Acentric factor

The acentric factor ω is a conceptual number introduced by Kenneth Pitzer in 1955, proven to be very useful in the description of matter.[1] It has become a standard for the phase characterization of single & pure components. The other state description parameters are molecular weight, critical temperature, critical pressure, and critical volume (or critical compressibility). The acentric factor is said to be a measure of the non-sphericity (centricity) of molecules.[2] As it increases, the vapor curve is "pulled" down, resulting in higher boiling points.

It is defined as:

${\displaystyle \omega =-\log _{10}(p_{r}^{\rm {sat}})-1,{\rm {\ at\ }}T_{r}=0.7}$.

where ${\displaystyle T_{r}={\frac {T}{T_{c}}}}$ is the reduced temperature, ${\displaystyle p_{r}^{\rm {sat}}={\frac {p^{\rm {sat}}}{p_{c}}}}$ is the reduced saturation vapor pressure.

For many monatomic fluids

${\displaystyle p_{r}^{\rm {sat}}{\rm {\ at\ }}T_{r}=0.7}$,

is close to 0.1, therefore ${\displaystyle \omega \to 0}$. In many cases, ${\displaystyle T_{r}=0.7}$ lies above the boiling temperature of liquids at atmosphere pressure.

Values of ω can be determined for any fluid from accurate experimental vapor pressure data. Preferably, these data should first be regressed against a vapor pressure equation, like ln(P) = A + B/T +C*ln(T) + D*T^6. (In this regression, a careful check for erroneous vapor pressure measurements must be made, preferably using a log(P) vs. 1/T graph, and any obviously incorrect or dubious values should be discarded. The regression should then be re-run with the remaining good values until a good fit is obtained.) Using the known critical temperature, Tc, vapor pressure at Tr=0.7 can then be used in the defining equation, above, to estimate acentric factor.
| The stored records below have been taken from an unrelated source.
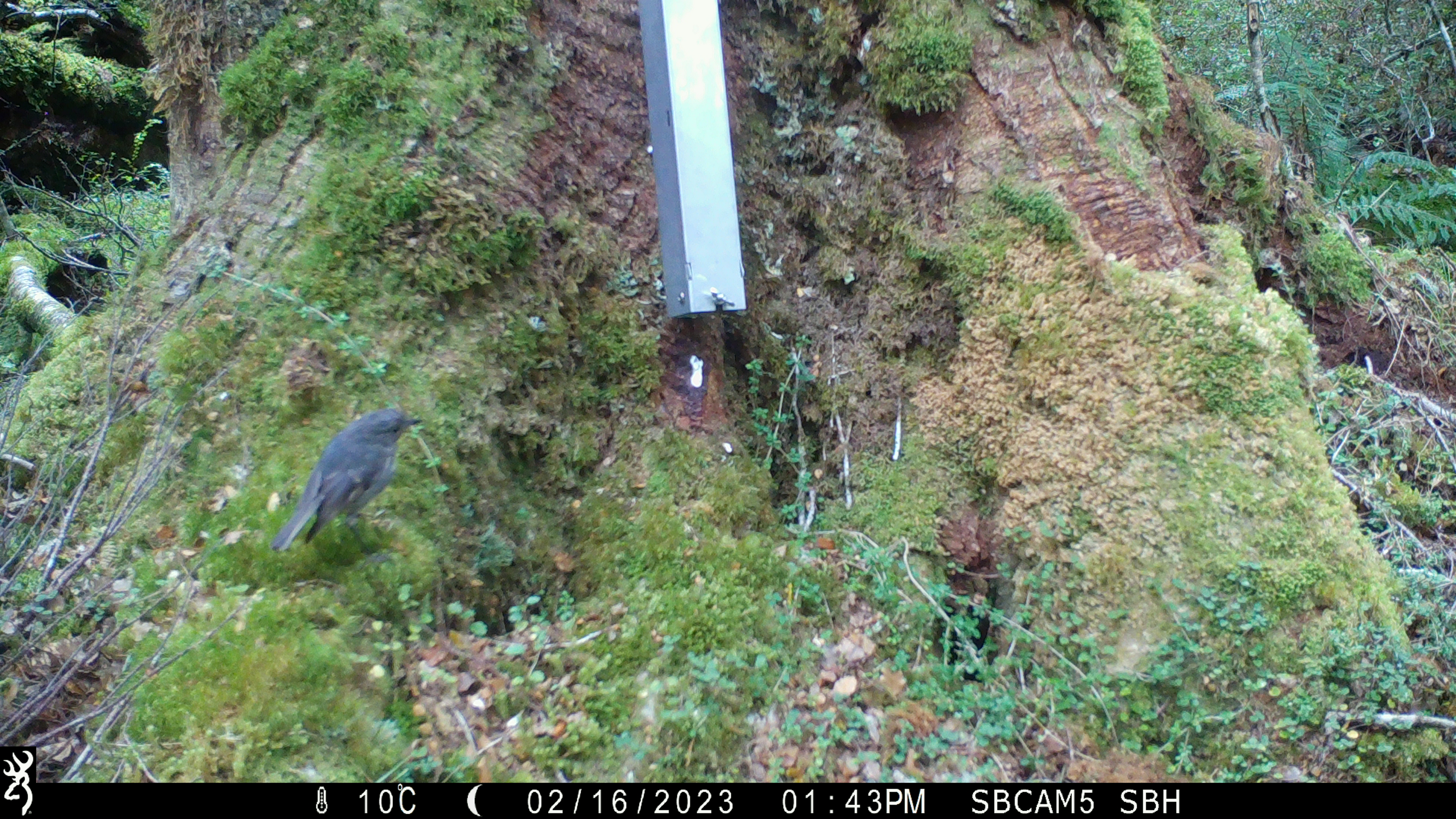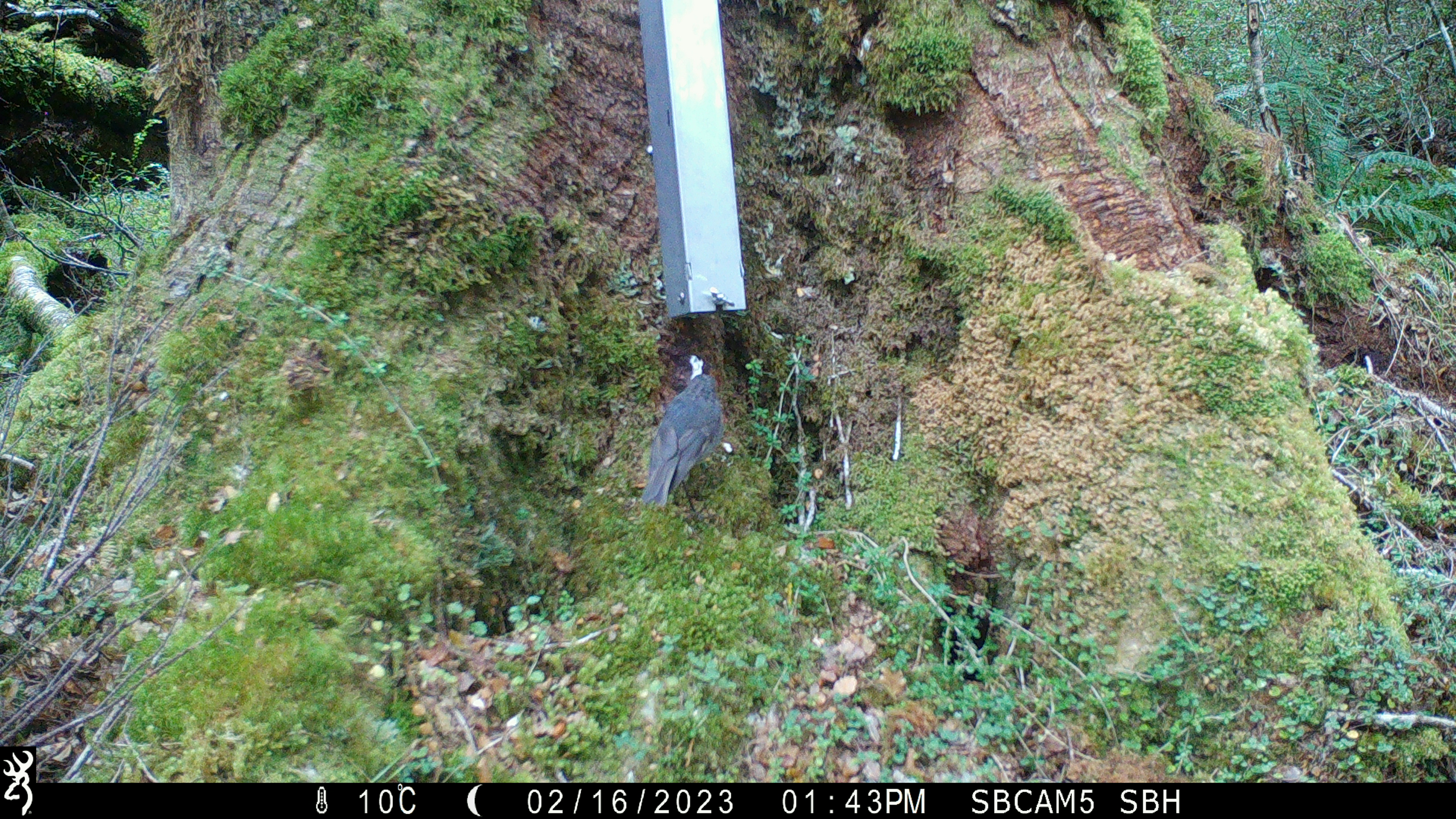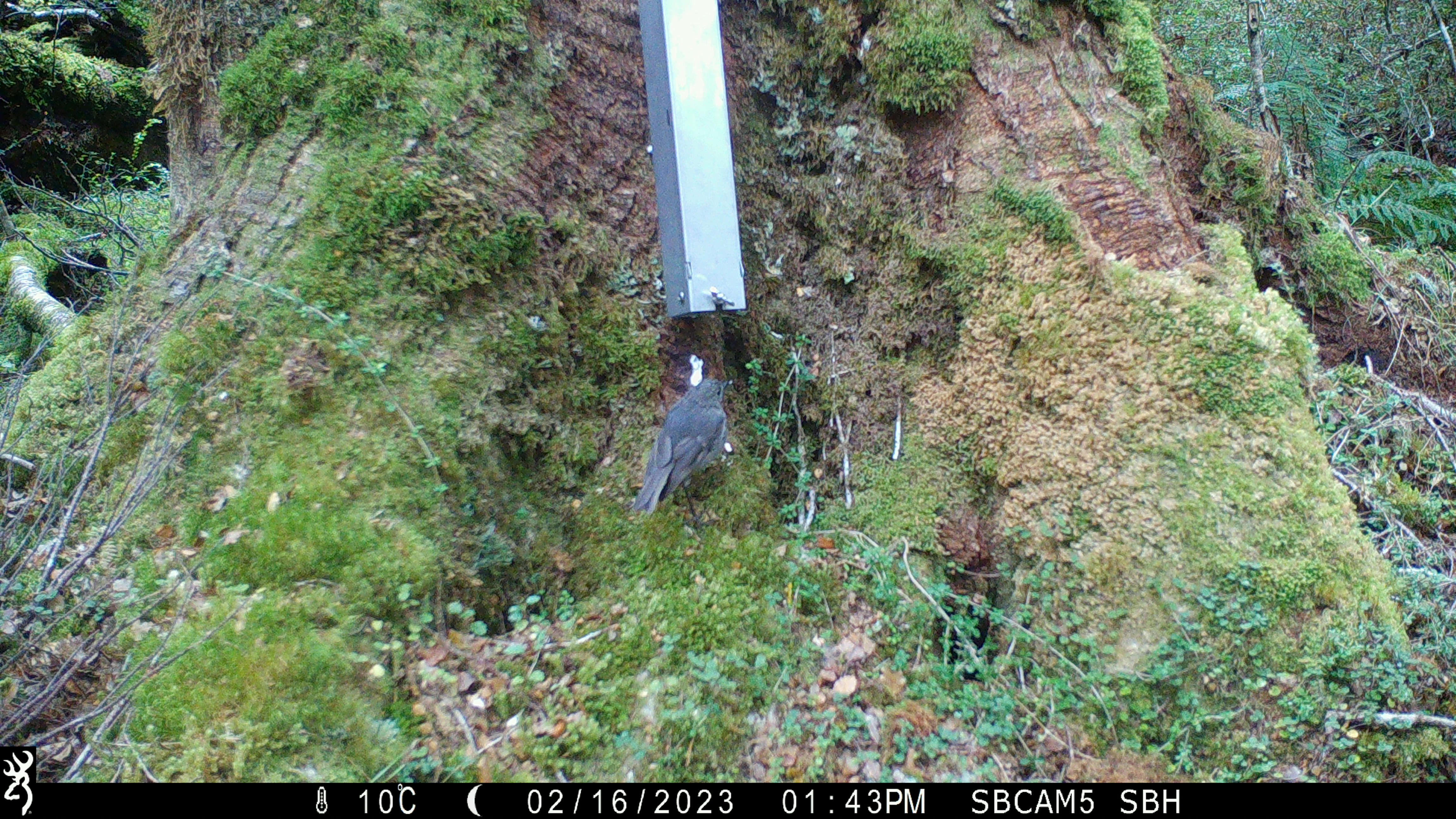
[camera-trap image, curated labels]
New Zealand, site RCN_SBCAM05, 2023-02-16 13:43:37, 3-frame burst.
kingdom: Animalia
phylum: Chordata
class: Aves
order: Passeriformes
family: Petroicidae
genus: Petroica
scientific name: Petroica australis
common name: new zealand robin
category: robin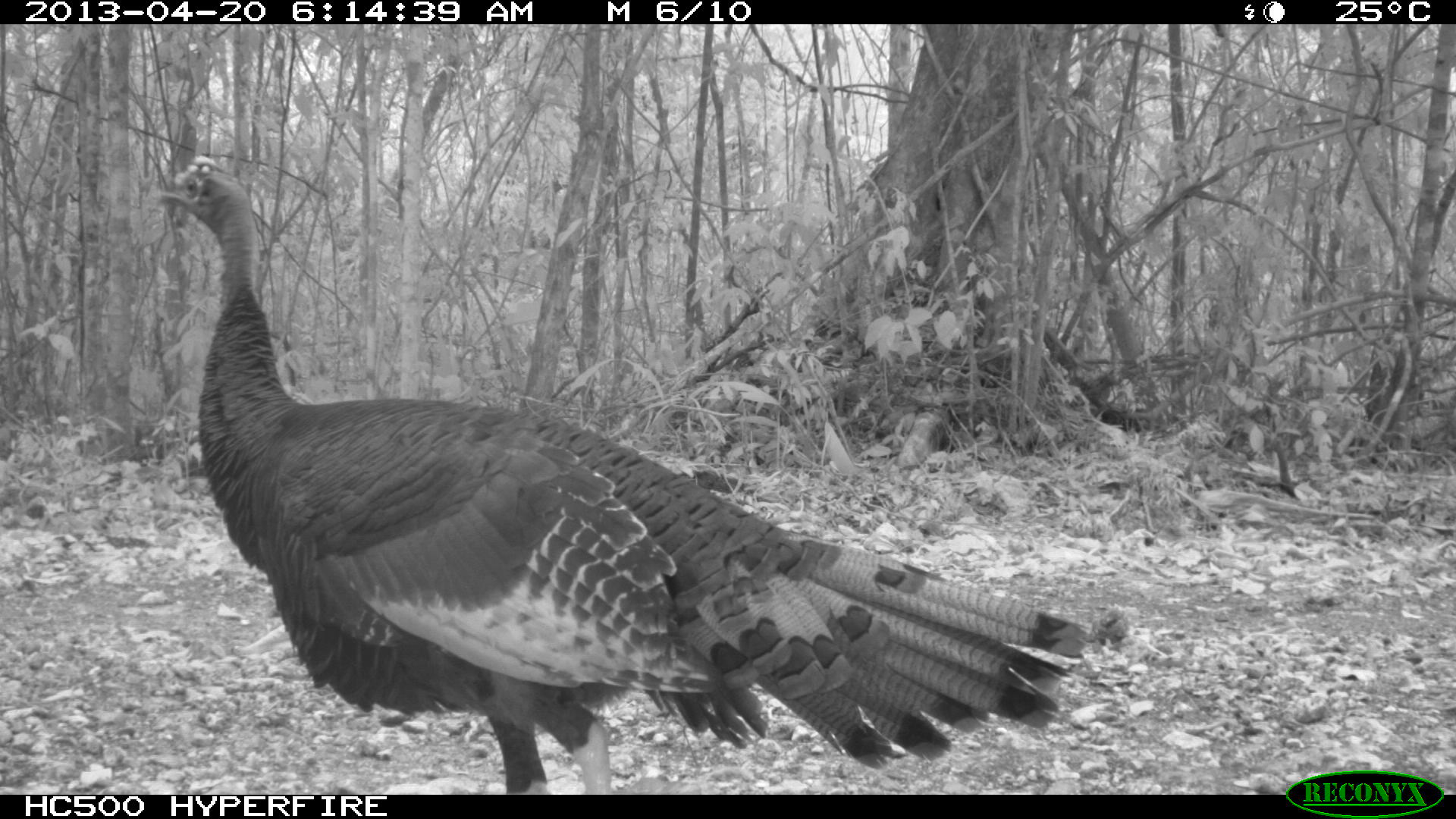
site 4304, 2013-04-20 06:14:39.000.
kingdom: Animalia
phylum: Chordata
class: Aves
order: Galliformes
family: Phasianidae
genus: Meleagris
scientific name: Meleagris ocellata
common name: ocellated turkey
Meleagris ocellata (ocellated turkey), count 1.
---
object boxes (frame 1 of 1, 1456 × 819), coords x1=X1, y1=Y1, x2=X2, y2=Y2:
meleagris ocellata: x1=152, y1=154, x2=1089, y2=791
The definition of ω gives essentially zero for the noble gases argon, krypton, and xenon. ${\displaystyle \omega }$ is very close to zero for other spherical molecules.[2] Values of ω ≤ -1 correspond to vapor pressures above the critical pressure, and are non-physical.
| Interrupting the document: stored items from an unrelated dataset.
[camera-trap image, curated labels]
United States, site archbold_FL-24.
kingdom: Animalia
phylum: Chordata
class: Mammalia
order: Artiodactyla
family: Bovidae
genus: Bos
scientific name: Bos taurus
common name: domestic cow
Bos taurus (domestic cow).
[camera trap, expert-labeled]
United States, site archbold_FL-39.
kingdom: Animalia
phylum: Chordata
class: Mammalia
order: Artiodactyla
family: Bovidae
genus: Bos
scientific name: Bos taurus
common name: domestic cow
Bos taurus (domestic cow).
By definition, a van der Waals fluid has a critical compressibility of 3/8 and an acentric factor of about −0.302024, indicating a small ultra-spherical molecule. A Redlich-Kwong fluid has a critical compressibility of 1/3 and an acentric factor of about 0.058280, close to nitrogen; without the temperature dependence of its attractive term, its acentric factor would be only -0.293572.